▸ What to do
[a] Reproduce the passage of the StreamTokenizer documentation between "System.out.println(tokenizer.nextToken() == 'y');" and "void parseNumbers ()", inclusive.
[b] Extend the StreamTokenizer documentation with the section that comes after its final line.

[Supplied text start]

Specifies that the character argument is "ordinary" in this tokenizer.

final var s = "abcQxyz";
try (final var reader = new StringReader(s)) {
    final var tokenizer = new StreamTokenizer(reader);
    tokenizer.ordinaryChar('Q');

    System.out.println(tokenizer.nextToken() == StreamTokenizer.TT_WORD); // true
    System.out.println(tokenizer.sval); // abc

    System.out.println(tokenizer.nextToken() == 'Q'); // true

    System.out.println(tokenizer.nextToken() == StreamTokenizer.TT_WORD); // true
    System.out.println(tokenizer.sval); // xyz

    System.out.println(tokenizer.nextToken() == StreamTokenizer.TT_EOF); // true
}

try (final var reader = new StringReader(s)) {
    final var tokenizer = new StreamTokenizer(reader);

    System.out.println(tokenizer.nextToken() == StreamTokenizer.TT_WORD); // true
    System.out.println(tokenizer.sval); // abcQxyz

    System.out.println(tokenizer.nextToken() == StreamTokenizer.TT_EOF); // true
}

void ordinaryChars (int low, int hi)

Specifies that all characters c in the range low <= c <= high are "ordinary" in this tokenizer.

Please see also : ordinaryChar(int ch)

final var s = "AAAxBBByCCCzDDD";
try (final var reader = new StringReader(s)) {
    final var tokenizer = new StreamTokenizer(reader);
    tokenizer.ordinaryChars('x', 'z');

    System.out.println(tokenizer.nextToken() == StreamTokenizer.TT_WORD); // true
    System.out.println(tokenizer.sval); // AAA

    System.out.println(tokenizer.nextToken() == 'x'); // true

    System.out.println(tokenizer.nextToken() == StreamTokenizer.TT_WORD); // true
    System.out.println(tokenizer.sval); // BBB

    System.out.println(tokenizer.nextToken() == 'y'); // true

    System.out.println(tokenizer.nextToken() == StreamTokenizer.TT_WORD); // true
    System.out.println(tokenizer.sval); // CCC

    System.out.println(tokenizer.nextToken() == 'z'); // true

    System.out.println(tokenizer.nextToken() == StreamTokenizer.TT_WORD); // true
    System.out.println(tokenizer.sval); // DDD

    System.out.println(tokenizer.nextToken() == StreamTokenizer.TT_EOF); // true
}

void parseNumbers ()

Specifies that numbers should be parsed by this tokenizer.

final var s = "123";
try (final var reader = new StringReader(s)) {
    final var tokenizer = new StreamTokenizer(reader);
    tokenizer.resetSyntax();

    System.out.println(tokenizer.nextToken() == '1'); // true
    System.out.println(tokenizer.nextToken() == '2'); // true
    System.out.println(tokenizer.nextToken() == '3'); // true
    System.out.println(tokenizer.nextToken() == StreamTokenizer.TT_EOF); // true
}

try (final var reader = new StringReader(s)) {
    final var tokenizer = new StreamTokenizer(reader);
    tokenizer.resetSyntax();
    tokenizer.parseNumbers();

    System.out.println(tokenizer.nextToken() == StreamTokenizer.TT_NUMBER); // true
    System.out.println(tokenizer.nval); // 123.0

    System.out.println(tokenizer.nextToken() == StreamTokenizer.TT_EOF); // true
}

void pushBack ()

[Supplied text end]
[Data lines start]

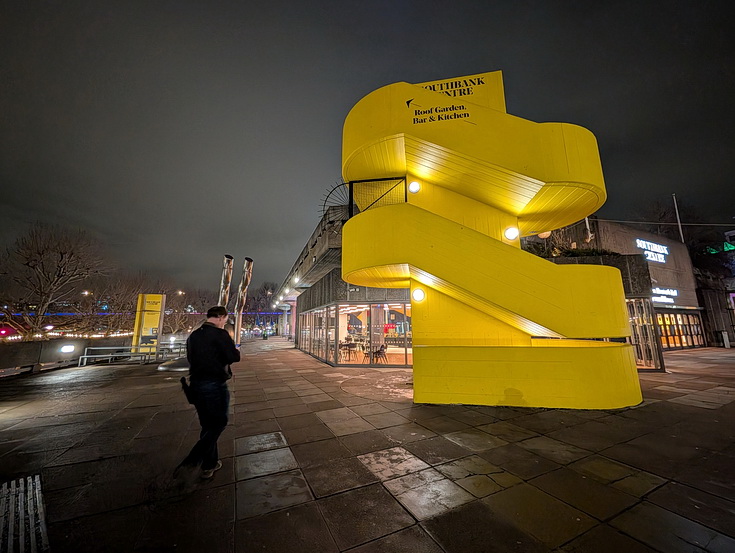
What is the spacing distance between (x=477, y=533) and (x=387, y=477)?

[Data lines end]

▸ Exercise answers
[a]
System.out.println(tokenizer.nextToken() == 'y'); // true

    System.out.println(tokenizer.nextToken() == StreamTokenizer.TT_WORD); // true
    System.out.println(tokenizer.sval); // CCC

    System.out.println(tokenizer.nextToken() == 'z'); // true

    System.out.println(tokenizer.nextToken() == StreamTokenizer.TT_WORD); // true
    System.out.println(tokenizer.sval); // DDD

    System.out.println(tokenizer.nextToken() == StreamTokenizer.TT_EOF); // true
}

void parseNumbers ()

[b]
Causes the next call to the nextToken method of this tokenizer to return the current value in the ttype field, and not to modify the value in the nval or sval field.

final var s = "abcd 1234";
try (final var reader = new StringReader(s)) {
    final var tokenizer = new StreamTokenizer(reader);

    System.out.println(tokenizer.nextToken() == StreamTokenizer.TT_WORD); // true
    System.out.println(tokenizer.sval); // abcd

    tokenizer.pushBack();

    System.out.println(tokenizer.nextToken() == StreamTokenizer.TT_WORD); // true
    System.out.println(tokenizer.sval); // abcd

    System.out.println(tokenizer.nextToken() == StreamTokenizer.TT_NUMBER); // true
    System.out.println(tokenizer.nval); // 1234.0

    System.out.println(tokenizer.nextToken() == StreamTokenizer.TT_EOF); // true
}

void quoteChar (int ch)

Specifies that matching pairs of this character delimit string constants in this tokenizer.

final var s = """
        abcd
        =1234 XYZ=
        """;
try (final var reader = new StringReader(s)) {
    final var tokenizer = new StreamTokenizer(reader);
    tokenizer.quoteChar('=');

    System.out.println(tokenizer.nextToken() == StreamTokenizer.TT_WORD); // true
    System.out.println(tokenizer.sval); // abcd

    System.out.println(tokenizer.nextToken() == '='); // true
    System.out.println(tokenizer.sval); // 1234 XYZ

    System.out.println(tokenizer.nextToken() == StreamTokenizer.TT_EOF); // true
}

void resetSyntax ()

Resets this tokenizer's syntax table so that all characters are "ordinary."

Please see parseNumbers().

void slashSlashComments (boolean flag)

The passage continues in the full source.